▶ [ACTIVITY]
Pick up the discussion below on genetic components in Nordic and northern European populations, and continue it past its final comment.

But the usual European shape of the first two components is also from the same reason.
Doug McDonald
In my opinion, it is produced by the differential representation of the two main population elements of the Nordic countries, namely the Germanic and Finnic elements.
Dienekes,
It looks to me that one can clearly distinguish a third component: the Baltic one - which is different from the other two. I believe there is a "Nordic" component that goes beyond Germanic and is common with many Swedes as well as NW Finns, and then the expected Baltic (regional paleolithic and early neolithic combined with SE finno-ugric - which could perhaps be separated at a higher level). That is, both the Nordic and Baltic deviate from central and northern central European.
It has to, mathematically. The second component cannot be a linear function of the first one, so its general nature has to be a quadratic function: a parabola.
Doug, could you explain this a bit more? That doesn't ring true to me. The second component is by definition orthogonal to the first, and plotted on a perpendicular axis. Populations harboring a larger value of this one with respect to others can be located anywhere along PC1: so you can have an L, a T,, a V, a U, a j - there is nothing quadratic about the relation to PC1, other than that it trivially cannot be linear.
I don't really see the Baltic component in Nordic countries.
If we are speaking of northern Europe more generally, it is quite clear that there is a distinction between Germanics and Balto-Slavs.
There are also clear clines within Germanics themselves (both towards the UK and towards C Europe), but it's not clear how these are formed. Potentially both differential admixture with pre-Germanic, pre-IE northern Europeans during the NW spread of IE languages, but also differentiatl admixture with non-Germanic languages (e.g. Celtic) during the S and W spread of Germanic languages may have played a role in creating such a cline.
I meant Baltic as in ancient Baltic - not Slavo-Baltic. Of course, if you call this Finnish, it's just a matter of nomenclature - but I think the term Finnish is misleading.

▶ [EXTRACTED DATA]
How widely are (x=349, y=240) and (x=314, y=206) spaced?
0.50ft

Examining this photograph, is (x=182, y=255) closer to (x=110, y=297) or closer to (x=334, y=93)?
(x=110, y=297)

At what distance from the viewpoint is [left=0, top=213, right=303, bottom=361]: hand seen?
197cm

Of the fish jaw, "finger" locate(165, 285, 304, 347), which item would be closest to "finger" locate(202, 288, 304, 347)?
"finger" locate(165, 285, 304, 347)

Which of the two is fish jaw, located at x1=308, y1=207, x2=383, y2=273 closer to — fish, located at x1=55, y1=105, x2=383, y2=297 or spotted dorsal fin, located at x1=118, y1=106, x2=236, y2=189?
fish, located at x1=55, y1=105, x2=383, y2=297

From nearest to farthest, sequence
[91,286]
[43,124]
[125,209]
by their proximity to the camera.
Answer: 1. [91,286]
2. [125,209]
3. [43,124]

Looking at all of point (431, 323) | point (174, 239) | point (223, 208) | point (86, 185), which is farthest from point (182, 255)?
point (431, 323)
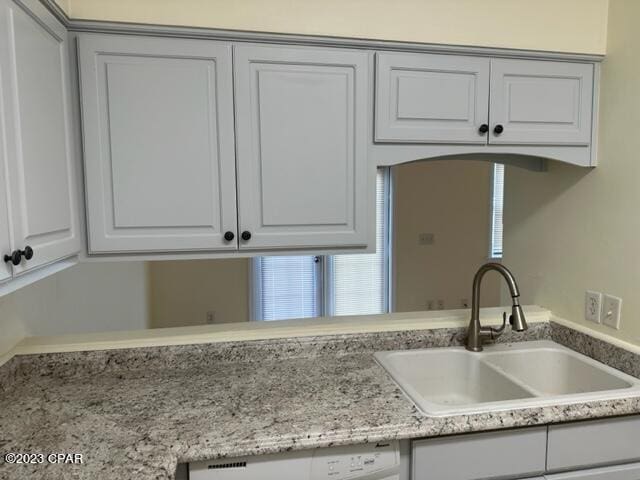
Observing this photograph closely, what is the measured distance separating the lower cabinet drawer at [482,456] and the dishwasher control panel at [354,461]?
3.2 inches

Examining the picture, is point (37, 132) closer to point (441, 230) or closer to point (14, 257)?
point (14, 257)

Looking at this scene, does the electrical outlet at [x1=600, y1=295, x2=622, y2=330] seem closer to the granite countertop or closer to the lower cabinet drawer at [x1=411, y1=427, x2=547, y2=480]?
the granite countertop

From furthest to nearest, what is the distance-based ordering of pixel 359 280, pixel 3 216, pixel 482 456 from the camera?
pixel 359 280 < pixel 482 456 < pixel 3 216

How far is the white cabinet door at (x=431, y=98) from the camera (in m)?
1.64

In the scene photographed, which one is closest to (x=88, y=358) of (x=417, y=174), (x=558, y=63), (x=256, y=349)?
(x=256, y=349)

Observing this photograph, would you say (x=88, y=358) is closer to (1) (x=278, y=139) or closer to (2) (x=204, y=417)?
(2) (x=204, y=417)

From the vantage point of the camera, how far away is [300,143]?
1.60 metres

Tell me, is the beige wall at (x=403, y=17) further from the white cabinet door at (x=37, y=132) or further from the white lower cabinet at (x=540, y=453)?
the white lower cabinet at (x=540, y=453)

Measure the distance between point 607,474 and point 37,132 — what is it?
76.6 inches

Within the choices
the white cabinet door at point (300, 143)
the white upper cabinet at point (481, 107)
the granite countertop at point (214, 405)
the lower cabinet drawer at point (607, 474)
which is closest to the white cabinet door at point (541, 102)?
the white upper cabinet at point (481, 107)

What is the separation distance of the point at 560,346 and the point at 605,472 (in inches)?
21.6

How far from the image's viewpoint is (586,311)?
1.87 m

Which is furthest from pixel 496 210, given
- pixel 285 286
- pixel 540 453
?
pixel 540 453

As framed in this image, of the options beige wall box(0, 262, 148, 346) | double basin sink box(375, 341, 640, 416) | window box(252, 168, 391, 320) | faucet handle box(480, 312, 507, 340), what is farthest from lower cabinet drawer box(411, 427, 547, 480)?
window box(252, 168, 391, 320)
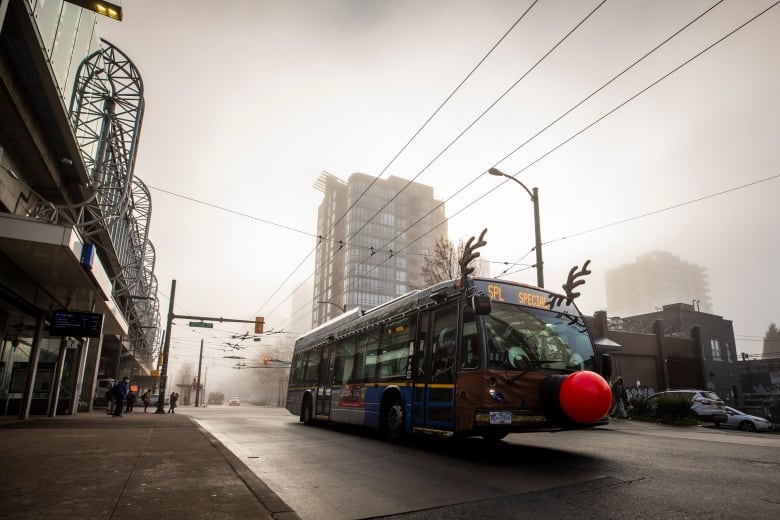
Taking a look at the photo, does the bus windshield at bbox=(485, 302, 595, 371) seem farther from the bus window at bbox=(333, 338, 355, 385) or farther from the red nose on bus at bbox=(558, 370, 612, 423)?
the bus window at bbox=(333, 338, 355, 385)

▶ [ANSWER TO THIS PROBLEM]
This is the way I see it:
Finns are different from other (central) northern Europeans in three respects: they retain a larger fraction of the ancient northern European population, their admixture is with the most Nordic agriculturalists (northern Swedes), only, and and they have some recent Sami admixture (themselves highly related but isolated for a long time). Estonians are extremely close to Finns but lack the Sami admixture, and Latvians and Lithuanians are almost as close but have some recent Slavic admixture.
IMO, if you rotate the PC graph 45 degrees counter-clockwise, the vertical axis describes a Scandinavian-only cline between the most northern and northern-central European agriculturalists (Denmark = CEU!), while the horizontal describes the Baltic (but not Slavo-Baltic) gradient. So, as we know, some Finns are basically northern Swedes (but not Danish), whereas others fall more into the range of the ancient northern Baltic inhabitants (who continue to make up much of the genetic material in the Eastern Baltic, in general).
I agree it would be interesting to see how this would look with Estonian, Latvian, and Lithuanian populations included.
"I agree it would be interesting to see how this would look with Estonian, Latvian, and Lithuanian populations included."
I'm not sure if this is what you want but here's one with Sweden, Finland and Baltic countries.
http://blogs.discovermagazine.com/gnxp/2009/05/genetic-structure-of-eastern-european-populations/
Annie Mouse:"The second separate population (dark brown) I would guess has a more eastern, perhaps asian influence"
After all these years and all these studies people still insist there is an Asian influence?? It's not Asian, it's ancient Nordic/Baltic.